Reaction To Death II.

My friend and thought provoker K responded to my post Reaction To Death through an email thus:

“Your post on Reaction To Death esp the second one though very true can get you into trouble !

I suggest a test for blogging – will the reader of the post be better off by reading it ?”

I responded immediately thus:

“K, a blog by definition is a web log. It is my personal diary that I am willing to share with those who care to share my joys and other emotions as well as observe me showing off my intellectual gymnastics. Nothing more nothing less. How can I possibly get into trouble writing about miserable sods? I hope he reads that and discusses it with me.”

K is not one to let matters drift. He went on to send the following Sanskrit Shloka and a parable to illustrate what he wanted to convey.

satyam bruyat priyam bruyat na bruyat satyam apriyam
priyam ca nanrutam bruyat esha dharmah sanatanah

~ Manu Smriti 4.138

Speak truth in such a way that it should be pleasing to others. Never speak truth, which is unpleasant to others. Never speak untruth, which might be pleasant. This is the path of eternal morality, sanatana dharma.

To speak truth is an eternal value irrespective of time and place. But the expression of truth should be accompanied by two conditions. Firstly, it should be presented in a loving manner and secondly it should be spoken for the betterment of others. How you speak is as important as what is said. Priyam means speech that does not hurt others. Hitam is something that is said for the good or betterment of others. One should be careful of speaking truth but not hurting others.

**Set task 1**
Collect every line of the records that contains the word "horseback".

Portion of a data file
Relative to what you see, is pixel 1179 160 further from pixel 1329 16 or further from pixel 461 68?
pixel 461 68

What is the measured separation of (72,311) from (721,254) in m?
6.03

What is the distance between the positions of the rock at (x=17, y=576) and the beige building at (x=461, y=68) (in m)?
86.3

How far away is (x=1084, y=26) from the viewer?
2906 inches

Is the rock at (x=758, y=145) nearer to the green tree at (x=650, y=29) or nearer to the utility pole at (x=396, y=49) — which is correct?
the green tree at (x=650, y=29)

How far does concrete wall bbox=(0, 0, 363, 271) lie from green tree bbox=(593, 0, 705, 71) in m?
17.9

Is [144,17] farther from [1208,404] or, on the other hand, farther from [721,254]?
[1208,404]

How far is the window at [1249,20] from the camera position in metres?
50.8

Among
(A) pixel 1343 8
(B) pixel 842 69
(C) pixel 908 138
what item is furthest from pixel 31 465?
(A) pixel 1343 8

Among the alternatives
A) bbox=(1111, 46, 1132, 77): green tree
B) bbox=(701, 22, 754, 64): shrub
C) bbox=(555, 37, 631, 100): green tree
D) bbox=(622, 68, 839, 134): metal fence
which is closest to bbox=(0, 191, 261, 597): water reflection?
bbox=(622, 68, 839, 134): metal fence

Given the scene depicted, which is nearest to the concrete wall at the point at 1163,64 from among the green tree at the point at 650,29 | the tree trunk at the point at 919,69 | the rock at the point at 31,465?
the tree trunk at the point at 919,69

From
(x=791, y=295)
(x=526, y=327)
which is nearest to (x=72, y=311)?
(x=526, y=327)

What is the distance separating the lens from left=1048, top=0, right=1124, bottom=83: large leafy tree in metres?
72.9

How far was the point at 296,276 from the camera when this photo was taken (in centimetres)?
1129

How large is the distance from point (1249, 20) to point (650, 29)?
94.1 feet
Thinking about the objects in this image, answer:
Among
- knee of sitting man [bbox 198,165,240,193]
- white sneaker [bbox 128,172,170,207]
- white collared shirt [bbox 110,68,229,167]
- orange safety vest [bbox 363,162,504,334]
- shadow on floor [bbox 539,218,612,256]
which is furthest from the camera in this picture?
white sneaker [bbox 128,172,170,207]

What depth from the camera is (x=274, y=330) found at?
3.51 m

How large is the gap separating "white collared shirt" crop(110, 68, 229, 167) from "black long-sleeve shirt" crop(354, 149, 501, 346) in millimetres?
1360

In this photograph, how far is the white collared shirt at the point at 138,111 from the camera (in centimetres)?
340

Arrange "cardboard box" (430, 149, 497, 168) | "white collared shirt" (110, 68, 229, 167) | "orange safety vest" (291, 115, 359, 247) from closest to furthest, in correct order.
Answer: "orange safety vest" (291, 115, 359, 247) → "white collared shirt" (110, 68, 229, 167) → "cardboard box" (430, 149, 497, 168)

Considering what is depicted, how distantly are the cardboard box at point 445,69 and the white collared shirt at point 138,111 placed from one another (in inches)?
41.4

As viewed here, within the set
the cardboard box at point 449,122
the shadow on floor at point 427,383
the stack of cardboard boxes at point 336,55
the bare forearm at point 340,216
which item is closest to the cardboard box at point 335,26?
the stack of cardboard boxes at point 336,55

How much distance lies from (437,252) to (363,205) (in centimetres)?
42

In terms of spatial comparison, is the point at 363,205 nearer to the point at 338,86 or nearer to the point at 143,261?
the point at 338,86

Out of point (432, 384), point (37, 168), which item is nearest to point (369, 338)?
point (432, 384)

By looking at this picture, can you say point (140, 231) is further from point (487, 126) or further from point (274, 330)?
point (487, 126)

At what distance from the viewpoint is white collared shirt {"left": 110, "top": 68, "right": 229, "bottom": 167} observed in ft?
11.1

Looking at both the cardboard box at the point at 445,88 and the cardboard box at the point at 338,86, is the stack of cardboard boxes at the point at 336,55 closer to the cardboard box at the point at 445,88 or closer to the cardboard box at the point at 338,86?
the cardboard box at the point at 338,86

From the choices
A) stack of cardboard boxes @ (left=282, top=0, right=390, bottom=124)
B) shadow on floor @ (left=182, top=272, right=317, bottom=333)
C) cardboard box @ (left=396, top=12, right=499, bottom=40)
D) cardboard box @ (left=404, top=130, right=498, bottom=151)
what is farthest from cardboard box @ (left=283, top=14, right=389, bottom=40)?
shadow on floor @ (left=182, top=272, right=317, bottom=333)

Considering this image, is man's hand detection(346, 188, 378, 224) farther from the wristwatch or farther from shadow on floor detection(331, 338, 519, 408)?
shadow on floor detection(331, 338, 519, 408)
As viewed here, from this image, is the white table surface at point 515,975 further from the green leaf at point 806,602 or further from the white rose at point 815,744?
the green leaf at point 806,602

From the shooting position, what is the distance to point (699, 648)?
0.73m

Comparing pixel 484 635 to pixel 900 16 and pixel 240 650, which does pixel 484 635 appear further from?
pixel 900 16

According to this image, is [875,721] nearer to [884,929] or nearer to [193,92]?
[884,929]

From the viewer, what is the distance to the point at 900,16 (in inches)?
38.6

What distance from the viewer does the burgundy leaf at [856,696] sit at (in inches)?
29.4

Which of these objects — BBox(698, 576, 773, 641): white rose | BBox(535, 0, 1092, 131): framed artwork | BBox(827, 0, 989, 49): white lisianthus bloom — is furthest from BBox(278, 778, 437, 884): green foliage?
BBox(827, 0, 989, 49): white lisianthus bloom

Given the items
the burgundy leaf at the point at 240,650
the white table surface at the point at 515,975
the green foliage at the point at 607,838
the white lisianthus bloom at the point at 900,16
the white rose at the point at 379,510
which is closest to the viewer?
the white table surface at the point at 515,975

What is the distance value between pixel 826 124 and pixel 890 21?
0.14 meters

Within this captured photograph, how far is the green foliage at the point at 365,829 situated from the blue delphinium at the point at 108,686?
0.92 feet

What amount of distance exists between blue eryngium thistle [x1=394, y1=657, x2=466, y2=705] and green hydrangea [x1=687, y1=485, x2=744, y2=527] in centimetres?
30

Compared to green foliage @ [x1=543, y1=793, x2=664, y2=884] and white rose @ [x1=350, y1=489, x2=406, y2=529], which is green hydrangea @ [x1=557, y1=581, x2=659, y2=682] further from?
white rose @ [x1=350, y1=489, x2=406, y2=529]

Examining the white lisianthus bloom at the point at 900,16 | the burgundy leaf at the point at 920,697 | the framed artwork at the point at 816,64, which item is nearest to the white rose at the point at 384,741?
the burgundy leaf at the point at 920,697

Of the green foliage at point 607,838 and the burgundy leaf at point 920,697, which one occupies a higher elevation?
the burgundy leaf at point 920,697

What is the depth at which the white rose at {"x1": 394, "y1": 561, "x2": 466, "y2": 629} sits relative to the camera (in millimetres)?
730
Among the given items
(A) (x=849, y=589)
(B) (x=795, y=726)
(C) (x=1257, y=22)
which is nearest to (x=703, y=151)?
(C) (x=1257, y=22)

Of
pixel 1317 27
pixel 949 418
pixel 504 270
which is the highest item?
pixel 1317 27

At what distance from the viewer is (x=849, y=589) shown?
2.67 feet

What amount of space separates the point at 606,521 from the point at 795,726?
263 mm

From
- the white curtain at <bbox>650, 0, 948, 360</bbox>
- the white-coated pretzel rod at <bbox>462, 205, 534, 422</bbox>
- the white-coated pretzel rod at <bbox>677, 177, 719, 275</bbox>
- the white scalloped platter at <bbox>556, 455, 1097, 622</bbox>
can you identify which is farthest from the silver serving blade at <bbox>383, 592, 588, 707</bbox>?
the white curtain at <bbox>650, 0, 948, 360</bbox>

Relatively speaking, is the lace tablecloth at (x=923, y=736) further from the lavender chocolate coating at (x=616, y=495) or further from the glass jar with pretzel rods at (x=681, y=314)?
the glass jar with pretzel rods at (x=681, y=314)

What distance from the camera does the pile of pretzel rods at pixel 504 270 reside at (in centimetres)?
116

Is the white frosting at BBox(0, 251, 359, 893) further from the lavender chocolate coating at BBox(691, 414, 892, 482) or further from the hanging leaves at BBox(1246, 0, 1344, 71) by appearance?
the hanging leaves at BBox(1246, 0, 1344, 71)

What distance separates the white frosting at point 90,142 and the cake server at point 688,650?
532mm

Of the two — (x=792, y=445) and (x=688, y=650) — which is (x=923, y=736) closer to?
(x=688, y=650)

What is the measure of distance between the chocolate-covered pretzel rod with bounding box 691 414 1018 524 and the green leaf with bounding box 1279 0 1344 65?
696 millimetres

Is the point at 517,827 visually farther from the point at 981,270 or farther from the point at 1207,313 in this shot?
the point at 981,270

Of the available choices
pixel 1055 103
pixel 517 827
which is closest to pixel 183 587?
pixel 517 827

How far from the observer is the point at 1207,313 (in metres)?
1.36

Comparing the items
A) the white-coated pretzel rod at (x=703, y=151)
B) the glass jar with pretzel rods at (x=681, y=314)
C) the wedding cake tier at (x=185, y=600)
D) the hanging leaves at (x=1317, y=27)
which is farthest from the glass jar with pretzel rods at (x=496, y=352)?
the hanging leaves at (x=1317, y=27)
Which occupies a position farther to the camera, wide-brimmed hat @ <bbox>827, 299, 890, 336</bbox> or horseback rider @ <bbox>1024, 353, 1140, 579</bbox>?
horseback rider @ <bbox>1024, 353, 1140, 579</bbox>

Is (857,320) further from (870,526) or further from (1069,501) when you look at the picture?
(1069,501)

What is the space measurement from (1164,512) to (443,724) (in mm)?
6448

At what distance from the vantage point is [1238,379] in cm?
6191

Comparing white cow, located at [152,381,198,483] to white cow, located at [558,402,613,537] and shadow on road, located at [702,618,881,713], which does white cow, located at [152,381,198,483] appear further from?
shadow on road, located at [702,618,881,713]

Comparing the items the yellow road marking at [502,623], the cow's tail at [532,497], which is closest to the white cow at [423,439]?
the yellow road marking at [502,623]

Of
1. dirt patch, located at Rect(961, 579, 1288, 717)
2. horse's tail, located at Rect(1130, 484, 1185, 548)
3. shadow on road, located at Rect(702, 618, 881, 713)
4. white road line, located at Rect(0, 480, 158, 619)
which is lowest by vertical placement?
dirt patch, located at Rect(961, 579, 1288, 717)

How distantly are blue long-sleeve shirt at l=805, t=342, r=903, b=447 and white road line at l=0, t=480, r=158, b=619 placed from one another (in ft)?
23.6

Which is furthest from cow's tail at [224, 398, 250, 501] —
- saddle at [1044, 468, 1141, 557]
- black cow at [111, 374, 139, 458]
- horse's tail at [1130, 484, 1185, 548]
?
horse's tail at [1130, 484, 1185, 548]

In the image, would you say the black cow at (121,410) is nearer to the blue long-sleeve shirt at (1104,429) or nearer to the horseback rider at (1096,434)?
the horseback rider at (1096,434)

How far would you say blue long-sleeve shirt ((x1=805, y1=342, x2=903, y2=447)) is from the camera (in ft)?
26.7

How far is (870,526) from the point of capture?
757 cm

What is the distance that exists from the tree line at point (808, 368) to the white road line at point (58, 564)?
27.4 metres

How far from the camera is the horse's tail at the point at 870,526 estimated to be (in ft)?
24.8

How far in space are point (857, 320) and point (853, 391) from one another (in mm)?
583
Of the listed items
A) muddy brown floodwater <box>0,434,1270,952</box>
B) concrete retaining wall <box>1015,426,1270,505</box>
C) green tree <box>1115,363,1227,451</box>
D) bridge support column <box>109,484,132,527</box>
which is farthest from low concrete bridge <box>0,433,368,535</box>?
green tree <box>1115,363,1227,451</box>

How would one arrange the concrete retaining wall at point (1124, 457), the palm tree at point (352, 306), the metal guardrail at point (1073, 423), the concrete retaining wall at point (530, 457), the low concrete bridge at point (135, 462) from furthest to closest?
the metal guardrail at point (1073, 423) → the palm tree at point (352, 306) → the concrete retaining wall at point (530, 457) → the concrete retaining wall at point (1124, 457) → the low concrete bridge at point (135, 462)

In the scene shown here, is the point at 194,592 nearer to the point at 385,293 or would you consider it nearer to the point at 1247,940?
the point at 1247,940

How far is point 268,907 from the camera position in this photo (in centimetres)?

**Set task 2**
Reproduce verbatim the portion of the blog post that opens with the words containing "satyam bruyat priyam" and closes with "not hurting others.".

**Exercise solution 1**
Which occupies a position farther to the camera, wide-brimmed hat @ <bbox>827, 299, 890, 336</bbox> or horseback rider @ <bbox>1024, 353, 1140, 579</bbox>?
horseback rider @ <bbox>1024, 353, 1140, 579</bbox>
In the image, would you say the black cow at (121,410) is nearer to the blue long-sleeve shirt at (1104,429) or nearer to the horseback rider at (1096,434)?
the horseback rider at (1096,434)

**Exercise solution 2**
satyam bruyat priyam bruyat na bruyat satyam apriyam
priyam ca nanrutam bruyat esha dharmah sanatanah

~ Manu Smriti 4.138

Speak truth in such a way that it should be pleasing to others. Never speak truth, which is unpleasant to others. Never speak untruth, which might be pleasant. This is the path of eternal morality, sanatana dharma.

To speak truth is an eternal value irrespective of time and place. But the expression of truth should be accompanied by two conditions. Firstly, it should be presented in a loving manner and secondly it should be spoken for the betterment of others. How you speak is as important as what is said. Priyam means speech that does not hurt others. Hitam is something that is said for the good or betterment of others. One should be careful of speaking truth but not hurting others.